Regina Sluszny op historische ontmoeting tussen redders en overlevenden van de Shoah in Limoges
Op 6 maart 2025 vond in Limoges een bijzondere bijeenkomst plaats waarbij redders en overlevenden van de Shoah elkaar ontmoetten. Aanleiding was de presentatie van het boek “Plus fort que la peur”, met daarin 36 indrukwekkende portretten van mensen die tijdens de Tweede Wereldoorlog levens redden. Precies 80 jaar na het einde van deze tragische periode in de geschiedenis kwamen deelnemers samen om stil te staan bij moed en solidariteit.
Indrukwekkende portretten van moed
Het boek, dat tijdens de bijeenkomst werd gepresenteerd, belicht aangrijpende verhalen van helden uit verschillende Europese landen. De portretten boden de aanwezigen een inkijkje in het dagelijks leven en de uitdagingen van degenen die risico’s namen om anderen te redden, en vormden zo een levendig eerbetoon aan hun moed en solidariteit.

Krachtige getuigenissen
In het Musée de la Résistance van Limoges deelden Holocaustoverlevenden en één van de redders persoonlijk hun ervaringen en herinneringen met het publiek. Deze emotionele verhalen maakten diepe indruk en benadrukten de blijvende relevantie van dergelijke herdenkingen.Na afloop volgde een receptie, waarbij aanwezigen nog lang met elkaar konden napraten en ervaringen konden uitwisselen. De bijeenkomst trok veel belangstelling, waardoor vooraf reserveren noodzakelijk was.

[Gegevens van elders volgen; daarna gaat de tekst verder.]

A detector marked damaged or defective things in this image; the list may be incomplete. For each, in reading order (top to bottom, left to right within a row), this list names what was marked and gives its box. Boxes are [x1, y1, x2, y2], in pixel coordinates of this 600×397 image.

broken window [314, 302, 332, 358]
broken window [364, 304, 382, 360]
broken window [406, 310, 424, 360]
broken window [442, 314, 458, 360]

Belangrijke herinnering aan verbondenheid
Deze bijzondere bijeenkomst benadrukte het belang van herdenken en liet zien hoe menselijke verbondenheid historische grenzen overstijgt.

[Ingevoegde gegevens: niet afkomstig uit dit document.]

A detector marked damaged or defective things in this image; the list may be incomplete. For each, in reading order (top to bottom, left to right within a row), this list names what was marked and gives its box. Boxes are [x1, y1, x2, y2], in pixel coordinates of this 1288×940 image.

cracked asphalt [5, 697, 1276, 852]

De rechtvaardigen die voor Joodse kinderen zorgden
De bijeenkomst ter herdenking van de rechtvaardigen onder de volkeren – niet-Joodse mensen die tijdens de Holocaust Joodse levens redden – was een diep ontroerend eerbetoon aan moed, medemenselijkheid en de kracht van verbondenheid. Deze verzetshelden, vaak anonieme burgers, riskeerden hun eigen levens om Joodse kinderen te verbergen, te voeden en te beschermen tegen de nazi-vernietigingsmachine. Hun daden vormen een moreel kompas dat tot op de dag van vandaag inspireert.

Malgorzata Quinckenstein, auteur van het boek “Stronger than Fear”
Wie waren de rechtvaardigen?
De titel Rechtvaardige onder de Volkeren wordt door Yad Vashem, het Israëlische Holocaustherdenkingscentrum, toegekend aan hen die Joden redden uit menslievendheid, zonder financieel gewin. Van de ruim 28.000 erkende rechtvaardigen wereldwijd zijn velen bekend om hun redding van kinderen. Zo smokkelde de Poolse verpleegster Irena Sendler ruim 2.500 Joodse kinderen uit het getto van Warschau, vaak verstopt in koffers of onder tramvloeren. In Nederland redden mensen zoals Johannes Post en Hetty Voûte kinderen via onderduiknetwerken, soms met valse identiteiten in pleeggezinnen of kloosters.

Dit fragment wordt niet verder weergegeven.